К моему большому удивлению с телефоном все устроилось относительно быстро. Наша семья стояла в очереди несколько лет и была в пятой сотне желающих. Если пустить дело на самотек, ждать пришлось бы столько же. Поэтому дед, как и всегда в таких случаях надев награды, полученные во время Отечественной войны, пошел в областную администрацию, на прием к какому-то начальнику. Сумел убедить, что внуку-инвалиду необходим телефон. Нас продвинули в самый верх очереди. Как ни странно, и мать, и бабушка, да и отец считали, что телефон – это предмет роскоши и не может входить в категорию необходимых в квартире вещей, как, например, холодильник. Я придерживался иного мнения. Для меня телефон был единственной возможностью вырваться за пределы квартиры, превратившейся для меня в тюрьму, способностью пусть на уровне голосовой связи устанавливать контакты с людьми, не обременяя домашних, шансом начать движение к заданной цели – институту. Спасибо деду, он понимал меня лучше родителей и решил для меня просто фантастическую задачу. Я запомнил тот день, когда нам поставили телефон и мама сделала первый звонок. Правда, запомнил его еще и по другой причине.
Это было 16 января 1984 года, в понедельник. В 10 часов утра к нам домой пришел мастер, установил телефон, сделал контрольный звонок на станцию, сообщил нам наш номер и исчез из моей жизни навсегда. Но пока он возился с проводкой и установкой розетки, я разглядел его досконально и запомнил на всю жизнь – ведь он был для меня олицетворением надежды. Я смотрел, как мастер прибивает желтый телефонный провод к стене, и испытывал чувство облегчения, смешанное с гордостью: ведь, несмотря на свою беспомощность, я оказался полезным для семьи. Благодаря моей инвалидности нам без очереди поставили телефон, которым станут пользоваться все: и отец, и мама, и бабушка, и подрастающая сестренка. Ну, и конечно, я рассчитывал с его помощью начать решать свои проблемы. Жизнь начинала приобретать вполне определенный вектор движения.

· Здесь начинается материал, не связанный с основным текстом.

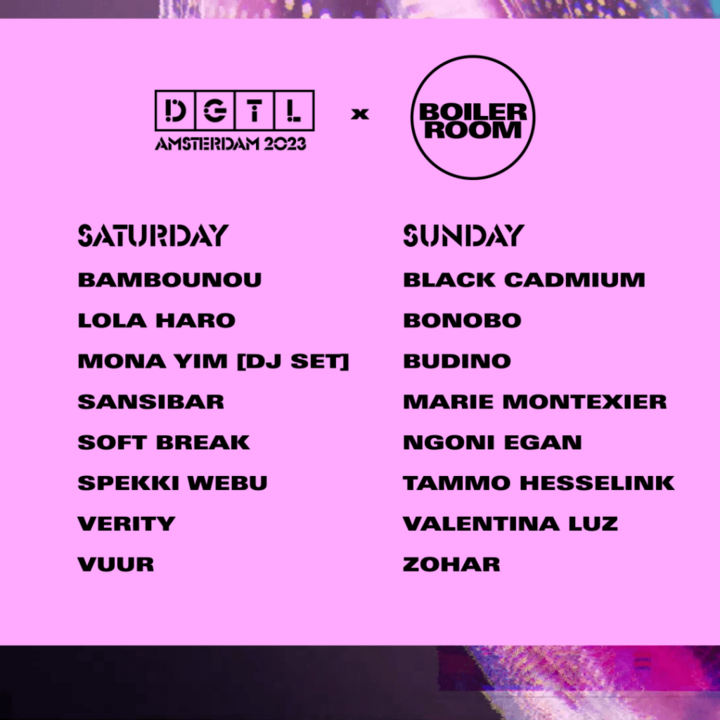 DGTL
AMSTERDAM 2023

x

BOILER
ROOM

SATURDAY
BAMBOUNOU
LOLA HARO
MONA YIM [DJ SET]
SANSIBAR
SOFT BREAK
SPEKKI WEBU
VERITY
VUUR

SUNDAY
BLACK CADMIUM
BONOBO
BUDINO
MARIE MONTEXIER
NGONI EGAN
TAMMO HESSELINK
VALENTINA LUZ
ZOHAR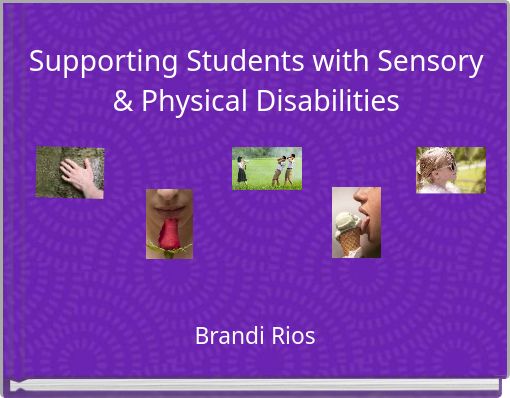 Supporting Students with Sensory & Physical Disabilities

Brandi Rios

Осталось дождаться отца и вместе порадоваться. Он ушел на суд как обычно утром, до прихода телефонных дел мастера. Мы знали заранее, что в тот день заседания судебной коллегии не планировалось. Ожидалось только оглашение приговора, и к полудню отец рассчитывал вернуться домой. Накануне вечером мы все собрались дома, вся семья. Говорили о том, что будем делать дальше, как станем жить после всех этих судебных мытарств. В тот вечер у меня внезапно появилось ощущение, что я живу в семье, среди родных и близких мне людей. Мать с отцом и сестренкой не уехали на дачу, и все остались ночевать в нашей городской квартире.
Мы жили верой – все закончится хорошо. Адвокатесса, которую нанял отец, гарантировала благоприятный исход. Максимум, что отцу грозило, это два года условно «за халатность». Как она объясняла, отделаться совсем безболезненно не удастся: за ту «банду», которая орудовала на комбинате в течение долгого времени, точнее, за их преступную деятельность, кто-то обязательно должен нести ответственность. А так как отец возглавлял комбинат, то он не может считаться невиновным, потому что не мог не замечать, как сотни тысяч рублей уворовывались у государства.
Сразу после подключения телефона мать набрала номер областного суда и попросила секретаршу, чтобы та, как только закончится заседание и зачитают приговор, передала наш новый номер отцу. Секретарша пообещала все сделать. Она знала отца. Этот судебный процесс гремел в то время на весь город, а может быть, и на всю страну. Мы стали ждать звонка, но в полдень звонок не прозвенел. Прошло полчаса. Звонка, почему-то, не было.